• _Materials provided_
[Begin]

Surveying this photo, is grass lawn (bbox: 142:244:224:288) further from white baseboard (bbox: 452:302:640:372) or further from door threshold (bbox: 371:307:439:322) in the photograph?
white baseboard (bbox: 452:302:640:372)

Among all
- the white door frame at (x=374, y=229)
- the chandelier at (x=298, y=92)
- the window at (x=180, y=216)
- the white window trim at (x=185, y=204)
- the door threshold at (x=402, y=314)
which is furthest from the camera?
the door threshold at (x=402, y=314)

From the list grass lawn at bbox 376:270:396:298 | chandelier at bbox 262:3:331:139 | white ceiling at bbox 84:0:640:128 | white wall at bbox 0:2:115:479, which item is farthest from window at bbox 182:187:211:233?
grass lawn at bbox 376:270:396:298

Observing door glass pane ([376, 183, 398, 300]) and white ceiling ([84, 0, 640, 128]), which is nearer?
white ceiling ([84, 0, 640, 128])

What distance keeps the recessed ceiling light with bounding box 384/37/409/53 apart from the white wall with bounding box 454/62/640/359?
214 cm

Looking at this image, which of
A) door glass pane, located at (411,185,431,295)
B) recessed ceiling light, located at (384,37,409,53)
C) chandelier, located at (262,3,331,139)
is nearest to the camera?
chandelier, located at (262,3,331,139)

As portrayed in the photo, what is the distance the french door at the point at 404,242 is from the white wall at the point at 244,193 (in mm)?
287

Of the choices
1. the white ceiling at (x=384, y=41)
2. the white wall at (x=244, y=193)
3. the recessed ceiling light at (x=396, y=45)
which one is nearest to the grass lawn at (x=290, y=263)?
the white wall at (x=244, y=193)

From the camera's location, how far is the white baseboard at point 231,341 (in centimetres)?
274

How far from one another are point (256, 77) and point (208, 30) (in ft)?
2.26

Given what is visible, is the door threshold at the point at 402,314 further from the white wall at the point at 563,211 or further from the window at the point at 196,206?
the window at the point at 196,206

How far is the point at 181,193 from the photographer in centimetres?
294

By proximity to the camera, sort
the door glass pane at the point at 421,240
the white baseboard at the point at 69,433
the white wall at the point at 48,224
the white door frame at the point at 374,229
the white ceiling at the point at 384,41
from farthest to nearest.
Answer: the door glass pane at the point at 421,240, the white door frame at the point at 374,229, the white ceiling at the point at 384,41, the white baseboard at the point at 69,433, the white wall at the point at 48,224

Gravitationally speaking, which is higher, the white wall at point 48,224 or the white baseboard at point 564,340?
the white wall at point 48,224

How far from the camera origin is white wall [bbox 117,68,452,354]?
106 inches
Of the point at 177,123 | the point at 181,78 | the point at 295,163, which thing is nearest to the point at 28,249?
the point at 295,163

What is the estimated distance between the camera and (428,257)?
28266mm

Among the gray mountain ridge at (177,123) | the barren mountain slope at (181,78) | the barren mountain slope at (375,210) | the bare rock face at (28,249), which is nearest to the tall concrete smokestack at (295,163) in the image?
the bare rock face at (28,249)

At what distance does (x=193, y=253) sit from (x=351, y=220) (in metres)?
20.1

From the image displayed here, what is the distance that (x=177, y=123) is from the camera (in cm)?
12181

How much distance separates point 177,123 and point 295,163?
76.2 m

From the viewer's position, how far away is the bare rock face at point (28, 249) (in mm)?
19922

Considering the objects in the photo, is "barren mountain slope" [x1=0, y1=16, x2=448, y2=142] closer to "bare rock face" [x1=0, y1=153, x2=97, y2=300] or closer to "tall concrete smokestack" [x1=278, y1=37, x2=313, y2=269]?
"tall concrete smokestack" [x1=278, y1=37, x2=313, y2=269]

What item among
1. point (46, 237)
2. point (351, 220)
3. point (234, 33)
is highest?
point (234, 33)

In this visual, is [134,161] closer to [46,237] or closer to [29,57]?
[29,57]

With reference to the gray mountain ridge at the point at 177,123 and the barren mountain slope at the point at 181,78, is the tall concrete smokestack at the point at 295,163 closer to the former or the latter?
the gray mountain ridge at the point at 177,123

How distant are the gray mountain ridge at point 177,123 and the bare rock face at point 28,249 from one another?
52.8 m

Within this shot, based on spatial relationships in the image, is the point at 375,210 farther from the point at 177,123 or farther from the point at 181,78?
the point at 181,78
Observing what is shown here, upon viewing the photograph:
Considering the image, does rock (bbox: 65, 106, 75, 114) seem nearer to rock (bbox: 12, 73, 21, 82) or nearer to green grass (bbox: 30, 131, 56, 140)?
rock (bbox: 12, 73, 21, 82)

[End]

Format every line of the records above as a numbered list, omitting the blank lines.

1. Surveying this photo, is grass lawn (bbox: 142:244:224:288) further from white baseboard (bbox: 452:302:640:372) or further from door threshold (bbox: 371:307:439:322) in the photograph?
2. white baseboard (bbox: 452:302:640:372)
3. Among all
4. - the white door frame at (x=374, y=229)
5. - the chandelier at (x=298, y=92)
6. - the window at (x=180, y=216)
7. - the white window trim at (x=185, y=204)
8. - the door threshold at (x=402, y=314)
9. which is furthest from the camera?
10. the door threshold at (x=402, y=314)
11. From the list grass lawn at bbox 376:270:396:298 | chandelier at bbox 262:3:331:139 | white ceiling at bbox 84:0:640:128 | white wall at bbox 0:2:115:479, which item is farthest from window at bbox 182:187:211:233?
12. grass lawn at bbox 376:270:396:298
13. Observing door glass pane ([376, 183, 398, 300]) and white ceiling ([84, 0, 640, 128]), which is nearer?
14. white ceiling ([84, 0, 640, 128])
15. What distance keeps the recessed ceiling light with bounding box 384/37/409/53 apart from the white wall with bounding box 454/62/640/359?
16. 214 cm
17. Looking at this image, which of
18. A) door glass pane, located at (411,185,431,295)
19. B) recessed ceiling light, located at (384,37,409,53)
20. C) chandelier, located at (262,3,331,139)
21. is nearest to the camera?
22. chandelier, located at (262,3,331,139)
23. As portrayed in the photo, what is the distance the french door at the point at 404,242 is from the white wall at the point at 244,193 (in mm)?
24. 287
25. Of the choices
26. 1. the white ceiling at (x=384, y=41)
27. 2. the white wall at (x=244, y=193)
28. 3. the recessed ceiling light at (x=396, y=45)
29. which one is nearest to the grass lawn at (x=290, y=263)?
30. the white wall at (x=244, y=193)
31. From the camera's location, how far is the white baseboard at point 231,341 (in centimetres)?
32. 274
33. How far from one another are point (256, 77) and point (208, 30) (in ft)?
34. 2.26
35. Given what is visible, is the door threshold at the point at 402,314 further from the white wall at the point at 563,211 or further from the window at the point at 196,206?
36. the window at the point at 196,206
37. How far is the point at 181,193 from the photographer in centimetres?
38. 294
39. By proximity to the camera, sort
40. the door glass pane at the point at 421,240
41. the white baseboard at the point at 69,433
42. the white wall at the point at 48,224
43. the white door frame at the point at 374,229
44. the white ceiling at the point at 384,41
45. from farthest to nearest.
46. Answer: the door glass pane at the point at 421,240, the white door frame at the point at 374,229, the white ceiling at the point at 384,41, the white baseboard at the point at 69,433, the white wall at the point at 48,224
47. Gravitationally speaking, which is higher, the white wall at point 48,224 or the white baseboard at point 564,340?
48. the white wall at point 48,224
49. How far from the camera origin is white wall [bbox 117,68,452,354]?
50. 106 inches
51. Of the point at 177,123 | the point at 181,78 | the point at 295,163, which thing is nearest to the point at 28,249?
52. the point at 295,163
53. What is the estimated distance between the camera and (428,257)?
54. 28266mm
55. Among the gray mountain ridge at (177,123) | the barren mountain slope at (181,78) | the barren mountain slope at (375,210) | the bare rock face at (28,249), which is nearest to the tall concrete smokestack at (295,163) in the image?
56. the bare rock face at (28,249)
57. At what distance does (x=193, y=253) sit from (x=351, y=220) (in metres)?
58. 20.1
59. From the image displayed here, what is the distance that (x=177, y=123) is from the camera (in cm)?
60. 12181
61. How much distance separates point 177,123 and point 295,163?
62. 76.2 m
63. From the viewer's position, how far away is the bare rock face at point (28, 249) (in mm)?
64. 19922
65. Considering the objects in the photo, is "barren mountain slope" [x1=0, y1=16, x2=448, y2=142] closer to "bare rock face" [x1=0, y1=153, x2=97, y2=300] or closer to "tall concrete smokestack" [x1=278, y1=37, x2=313, y2=269]?
66. "tall concrete smokestack" [x1=278, y1=37, x2=313, y2=269]
67. What item among
68. 1. point (46, 237)
69. 2. point (351, 220)
70. 3. point (234, 33)
71. is highest?
72. point (234, 33)
73. In this visual, is [134,161] closer to [46,237] or closer to [29,57]?
74. [29,57]
75. With reference to the gray mountain ridge at the point at 177,123 and the barren mountain slope at the point at 181,78, is the tall concrete smokestack at the point at 295,163 closer to the former or the latter?
76. the gray mountain ridge at the point at 177,123
77. How distant are the gray mountain ridge at point 177,123 and the bare rock face at point 28,249 from one another?
78. 52.8 m
79. Within this shot, based on spatial relationships in the image, is the point at 375,210 farther from the point at 177,123 or farther from the point at 181,78?
80. the point at 181,78
81. Observing what is shown here, upon viewing the photograph:
82. Considering the image, does rock (bbox: 65, 106, 75, 114) seem nearer to rock (bbox: 12, 73, 21, 82) or nearer to green grass (bbox: 30, 131, 56, 140)?
83. rock (bbox: 12, 73, 21, 82)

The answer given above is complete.